**Work instructions**:
Transcribe the records from the line containing "In the scene, of" up to and including the line containing "Within this photographic", keeping every character the same.

**Supplied records**:
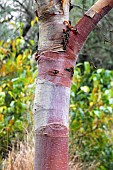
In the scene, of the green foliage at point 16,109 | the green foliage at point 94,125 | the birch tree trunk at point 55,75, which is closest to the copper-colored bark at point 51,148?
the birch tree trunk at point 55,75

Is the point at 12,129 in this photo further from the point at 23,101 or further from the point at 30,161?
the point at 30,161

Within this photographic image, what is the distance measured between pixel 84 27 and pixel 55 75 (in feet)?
...
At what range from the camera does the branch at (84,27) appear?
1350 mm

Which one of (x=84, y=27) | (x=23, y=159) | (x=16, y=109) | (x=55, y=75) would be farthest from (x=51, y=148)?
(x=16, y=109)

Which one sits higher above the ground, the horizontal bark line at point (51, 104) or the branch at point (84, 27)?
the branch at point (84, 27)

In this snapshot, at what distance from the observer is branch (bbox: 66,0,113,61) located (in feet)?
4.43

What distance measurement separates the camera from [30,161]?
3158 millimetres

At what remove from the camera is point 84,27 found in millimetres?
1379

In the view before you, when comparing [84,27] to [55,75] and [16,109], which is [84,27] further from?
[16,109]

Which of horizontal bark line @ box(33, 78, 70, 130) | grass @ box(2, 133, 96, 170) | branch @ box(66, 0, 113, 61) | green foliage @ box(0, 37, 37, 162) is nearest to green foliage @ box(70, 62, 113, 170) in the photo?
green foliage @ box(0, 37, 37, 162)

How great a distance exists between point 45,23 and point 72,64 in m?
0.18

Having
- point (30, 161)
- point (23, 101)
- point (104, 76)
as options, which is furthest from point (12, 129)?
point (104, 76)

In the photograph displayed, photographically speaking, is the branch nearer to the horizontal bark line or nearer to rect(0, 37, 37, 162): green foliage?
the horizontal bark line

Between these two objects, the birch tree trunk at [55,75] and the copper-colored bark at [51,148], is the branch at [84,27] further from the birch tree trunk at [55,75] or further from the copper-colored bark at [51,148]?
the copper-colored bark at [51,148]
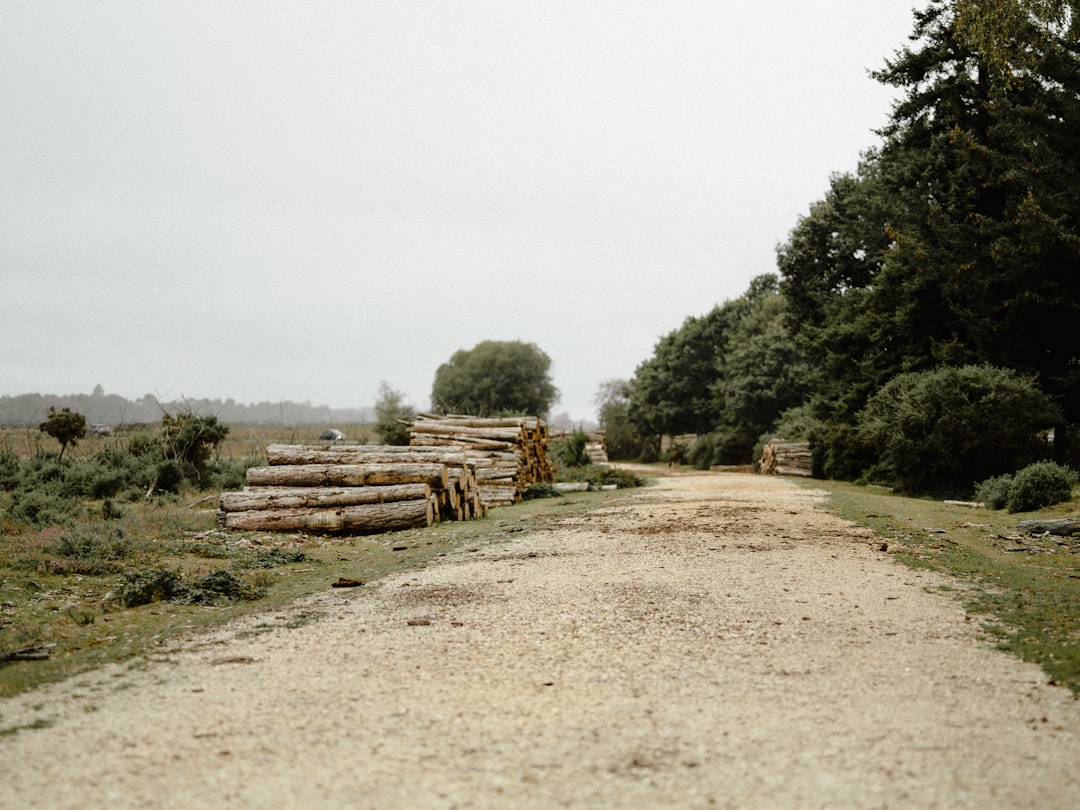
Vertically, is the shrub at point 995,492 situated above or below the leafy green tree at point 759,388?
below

**Expected output**:
In the scene, of the green foliage at point 16,109 | the green foliage at point 94,125 | the birch tree trunk at point 55,75, which is closest to the copper-colored bark at point 51,148?
the birch tree trunk at point 55,75

Is the point at 12,129 in this photo further from the point at 23,101 or further from the point at 30,161?
the point at 30,161

Within this photographic image, what is the distance measured between pixel 84 27 and pixel 55 75 (in feet)?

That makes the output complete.